YOU’RE NUTS! This little red squirrel was surprised anyone was out walking the grouse trails in recent rains, as it too sought shelter under the pine canopy from the constant precipitation. We get a bit squirrelly in today’s Three Things and drool over the near perfect fall days on tap for today and tomorrow!
(Featured Photo: Red Squirrel, Gray Skies. A red squirrel takes shelter in the boughs of a pine tree during a rainy afternoon. Simonson Photo)
WEATHER (Bismarck Forecast):
Today: Wed 9/27 – Summerlike flashback. Hi 70, Lo 41, Winds NW@9.
Tomorrow: Thu 9/28 – Carbon copy! Hi 69, Lo 43, Winds NW@9.
SOLUNAR (Bismarck Times):
Sunrise: 7:38AM Sunset: 7:29PM
Moonrise: 2:52PM Moonset Fol. Day
Overhead: 7:32PM Underfoot: 7:08AM
Moon Phase: First Quarter 9:53PM
EDGE HOUR. 7:00 – 8:00PM. Tap into the first quarter moon being overhead, along with a sunset and a warm evening for late September – not to mention calm winds – and you’ve got all the makings of an epic time outdoors. Whether you’re hunting, fishing or just taking a hike, everything’s there to make your time outside ideal in this evening’s Edge Hour.
SQUIRRELED AWAY. Three squirrel species can be readily found in North Dakota – the eastern gray, fox and red. Gray and fox squirrels can be found distributed throughout city parks, woodlots, river bottoms and other areas where tree cover is established throughout the state. Red squirrels, the smallest of the three species, are found in the northeastern corner of the state in forested areas and along the Red River corridor.

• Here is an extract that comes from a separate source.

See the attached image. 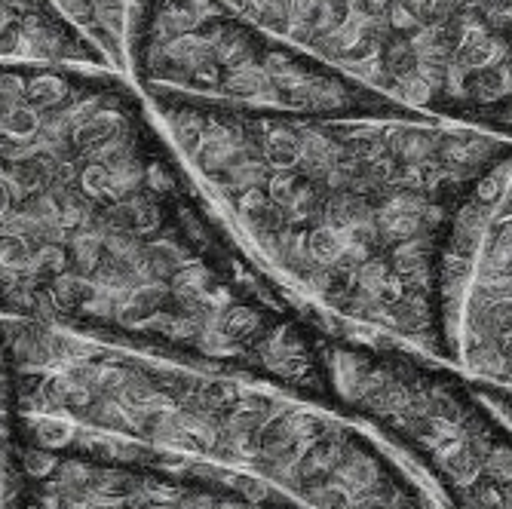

FLIGHTY AT BEST. It is believed that northern flying squirrels also call North Dakota home, though observation of the tree-top gliding species are anecdotal at best, due in part to its nocturnal nature. Chuck Lura of Prairie Public had a good expose on these odd little creatures, and while the Red River corridor brushes the eastern edge of the animal’s Minnesota Range, areas like the Turtle Mountains might still be sketchy for these critters.
THE HUNT IS ON. Squirrel season typically kicks off in conjunction with grouse and partridge opener the second Saturday in September, though it is not nearly as popular as it is down south. Below the Mason-Dixon line, squirrel hunting opener is as big to some as pheasant opener is up here and commands large family gatherings and religious walks through the woods. In North Dakota, the daily limit is 4 and possession limit is 12. The species are frequently hunted with .22 rifles and smaller shotguns like the .410 or 20 gauge.